The problem with the Boston comparison is … well, the Boston comparison.
Ainge did a fantastic job in both gathering assets and drafting well during the years that led up to Boston's 2007 makeover, but he was also incredibly lucky that the stars he acquired were there for the taking. He was very lucky that Minnesota Timberwolves GM Kevin McHale declined Chicago's superior offer of Tyson Chandler and high lottery picks for KG in 2006, and Phoenix's reported and potentially superior offer of Amar'e Stoudemire and picks a year later.
Ainge was very lucky that then-Seattle SuperSonics GM Sam Presti thought as highly of Georgetown forward Jeff Green as Ainge did, and signed off on a deal involving Green and Ray Allen for cap relief that didn't hit (in the form of Wally Szczerbiak's contract) until the next season. He was lucky that Presti didn't press him to put the expiring contract of Theo Ratliff in the deal, an asset Ainge later used to deal for Garnett -- who enjoyed the five-year anniversary of his trade to Boston on Tuesday.
The Boston GM was also lucky, in a way, that his team fell in the 2007 draft.
Boston tanked to end the regular season, and in a move that I'll bring up anytime an NBA scribe complains about late-season tanking, the system righted itself (and for the similarly tanking Milwaukee Bucks, who ended up with the sixth pick in the draft) and gave Boston the lowest pick the NBA draft lottery bylaws would allow it to acquire. Had the Celtics ended up with the first selection, they would have taken Greg Oden; and don't let any revisionist chatter tell you differently. Had they ended up with the second pick? Kevin Durant, and a very nice (with Pierce, Rajon Rondo, and Al Jefferson) core, but perhaps not a championship one.
And remember, without the trade for Allen, KG doesn't agree to the contract extension that led to his deal. So it's a tough guess as to whether or not KG would have made the similar jump to play alongside an 18-year old in Durant.
This isn't to call Danny Ainge lucky. You create your own fortune, and Ainge put himself in place to turn his team around (after years of waffling, it should be noted, since he came into town to break up the Antoine Walker/Paul Pierce duo) by drafting smartly in the lower reaches of the draft and dealing for contracts that could have been used as assets. His one blown draft pick, Jeff Green, wasn't even a Celtic for long after being moved to Seattle for Ray Allen.

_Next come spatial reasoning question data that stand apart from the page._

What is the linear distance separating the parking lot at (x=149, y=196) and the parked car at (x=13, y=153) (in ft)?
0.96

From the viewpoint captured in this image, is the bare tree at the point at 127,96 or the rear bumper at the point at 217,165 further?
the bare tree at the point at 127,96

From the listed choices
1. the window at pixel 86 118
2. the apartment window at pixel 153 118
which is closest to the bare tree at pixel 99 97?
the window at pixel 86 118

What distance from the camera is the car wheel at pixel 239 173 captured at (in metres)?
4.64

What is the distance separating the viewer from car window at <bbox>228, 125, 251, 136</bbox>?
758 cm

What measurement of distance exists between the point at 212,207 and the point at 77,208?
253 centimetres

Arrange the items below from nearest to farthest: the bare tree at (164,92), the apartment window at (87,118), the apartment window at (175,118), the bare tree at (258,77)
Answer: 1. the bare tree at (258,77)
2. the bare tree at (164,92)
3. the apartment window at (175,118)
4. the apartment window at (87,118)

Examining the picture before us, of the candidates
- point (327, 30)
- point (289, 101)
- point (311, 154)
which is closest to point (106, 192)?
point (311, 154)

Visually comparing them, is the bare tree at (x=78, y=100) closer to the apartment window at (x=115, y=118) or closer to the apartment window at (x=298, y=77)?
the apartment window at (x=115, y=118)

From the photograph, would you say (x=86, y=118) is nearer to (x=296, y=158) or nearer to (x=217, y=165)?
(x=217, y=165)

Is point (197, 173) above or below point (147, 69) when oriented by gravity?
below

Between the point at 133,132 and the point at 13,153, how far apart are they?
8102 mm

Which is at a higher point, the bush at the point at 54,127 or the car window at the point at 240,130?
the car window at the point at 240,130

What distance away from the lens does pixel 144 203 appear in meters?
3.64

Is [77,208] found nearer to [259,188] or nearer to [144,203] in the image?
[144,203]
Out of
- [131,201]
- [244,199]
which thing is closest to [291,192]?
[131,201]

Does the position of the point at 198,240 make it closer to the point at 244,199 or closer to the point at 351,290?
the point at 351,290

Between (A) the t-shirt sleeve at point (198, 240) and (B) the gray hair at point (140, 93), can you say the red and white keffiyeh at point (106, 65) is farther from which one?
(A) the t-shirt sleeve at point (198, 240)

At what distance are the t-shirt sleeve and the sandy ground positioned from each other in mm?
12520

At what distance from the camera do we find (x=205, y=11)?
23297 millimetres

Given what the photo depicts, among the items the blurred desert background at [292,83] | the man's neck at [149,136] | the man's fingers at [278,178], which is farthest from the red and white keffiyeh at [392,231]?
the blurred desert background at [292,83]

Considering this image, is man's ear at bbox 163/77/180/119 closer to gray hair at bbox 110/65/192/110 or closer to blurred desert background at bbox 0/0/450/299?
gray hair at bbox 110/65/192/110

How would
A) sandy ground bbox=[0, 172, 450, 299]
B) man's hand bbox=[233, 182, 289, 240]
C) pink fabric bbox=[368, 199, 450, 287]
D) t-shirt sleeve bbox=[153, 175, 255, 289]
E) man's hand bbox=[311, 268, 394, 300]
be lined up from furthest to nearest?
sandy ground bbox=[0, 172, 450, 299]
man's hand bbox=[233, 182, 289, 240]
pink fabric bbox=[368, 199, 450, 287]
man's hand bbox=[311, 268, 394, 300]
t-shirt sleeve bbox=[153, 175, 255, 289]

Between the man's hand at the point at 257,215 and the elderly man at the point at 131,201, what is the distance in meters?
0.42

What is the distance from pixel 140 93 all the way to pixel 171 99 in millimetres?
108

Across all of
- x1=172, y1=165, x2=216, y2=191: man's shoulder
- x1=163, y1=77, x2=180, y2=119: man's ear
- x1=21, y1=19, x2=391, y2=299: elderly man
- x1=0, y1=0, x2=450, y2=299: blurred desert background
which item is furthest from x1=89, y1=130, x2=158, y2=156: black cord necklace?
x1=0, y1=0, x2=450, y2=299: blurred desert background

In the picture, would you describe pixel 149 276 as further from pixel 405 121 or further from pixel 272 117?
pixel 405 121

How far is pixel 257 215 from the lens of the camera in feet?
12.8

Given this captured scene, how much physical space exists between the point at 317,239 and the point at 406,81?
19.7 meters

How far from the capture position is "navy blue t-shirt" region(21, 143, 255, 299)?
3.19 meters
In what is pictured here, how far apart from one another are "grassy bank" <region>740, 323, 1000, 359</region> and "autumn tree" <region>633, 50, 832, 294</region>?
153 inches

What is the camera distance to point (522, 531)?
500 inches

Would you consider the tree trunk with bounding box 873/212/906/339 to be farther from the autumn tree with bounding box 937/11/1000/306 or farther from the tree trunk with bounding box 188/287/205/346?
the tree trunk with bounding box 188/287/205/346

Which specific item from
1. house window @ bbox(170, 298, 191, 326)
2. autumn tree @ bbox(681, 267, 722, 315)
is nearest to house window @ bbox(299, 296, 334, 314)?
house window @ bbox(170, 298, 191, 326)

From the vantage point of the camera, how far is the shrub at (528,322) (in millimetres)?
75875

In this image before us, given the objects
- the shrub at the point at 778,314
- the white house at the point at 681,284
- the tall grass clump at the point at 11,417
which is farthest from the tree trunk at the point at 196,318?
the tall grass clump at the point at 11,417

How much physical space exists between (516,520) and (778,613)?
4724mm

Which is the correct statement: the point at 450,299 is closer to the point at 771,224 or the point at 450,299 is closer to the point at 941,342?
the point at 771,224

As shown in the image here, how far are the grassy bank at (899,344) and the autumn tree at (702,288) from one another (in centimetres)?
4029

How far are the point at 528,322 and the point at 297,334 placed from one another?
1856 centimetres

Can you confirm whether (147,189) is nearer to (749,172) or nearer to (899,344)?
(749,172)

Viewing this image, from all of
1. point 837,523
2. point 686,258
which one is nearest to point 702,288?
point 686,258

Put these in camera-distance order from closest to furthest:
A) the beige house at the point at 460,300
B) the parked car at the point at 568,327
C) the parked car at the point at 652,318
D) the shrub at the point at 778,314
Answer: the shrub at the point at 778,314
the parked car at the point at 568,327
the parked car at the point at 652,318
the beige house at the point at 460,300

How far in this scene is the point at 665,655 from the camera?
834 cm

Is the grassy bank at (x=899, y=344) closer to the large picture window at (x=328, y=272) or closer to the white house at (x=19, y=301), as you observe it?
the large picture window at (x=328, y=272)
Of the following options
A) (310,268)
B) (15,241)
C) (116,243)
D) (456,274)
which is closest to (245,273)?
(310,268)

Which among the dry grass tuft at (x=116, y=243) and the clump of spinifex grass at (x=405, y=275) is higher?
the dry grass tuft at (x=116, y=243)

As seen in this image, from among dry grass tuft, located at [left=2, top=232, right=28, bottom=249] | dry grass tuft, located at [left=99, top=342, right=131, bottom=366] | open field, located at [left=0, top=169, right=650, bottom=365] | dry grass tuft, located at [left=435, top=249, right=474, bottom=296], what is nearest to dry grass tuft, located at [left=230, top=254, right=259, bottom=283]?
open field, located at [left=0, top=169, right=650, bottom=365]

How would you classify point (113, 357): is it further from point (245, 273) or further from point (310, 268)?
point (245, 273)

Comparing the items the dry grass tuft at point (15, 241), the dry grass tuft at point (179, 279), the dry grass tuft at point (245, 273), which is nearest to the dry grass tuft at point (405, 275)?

Even Ainge will tell you that so much had to fall perfectly into place for him to engineer a 42-win turnaround and provide coach Doc Rivers with the parts needed to field an NBA champion. Hell, even McHale (now the coach of Morey's Rockets) would concede that.
It's a sound plan, on paper, should all the hypothetical deals go through and the Rockets reel in star after star. It takes two and sometimes three and four to tango on NBA trades, though, and Ainge had a heck of a lot of good timing with his tango partners in 2007.
Will Morey have the same luck? Only "The Plan" knows for sure.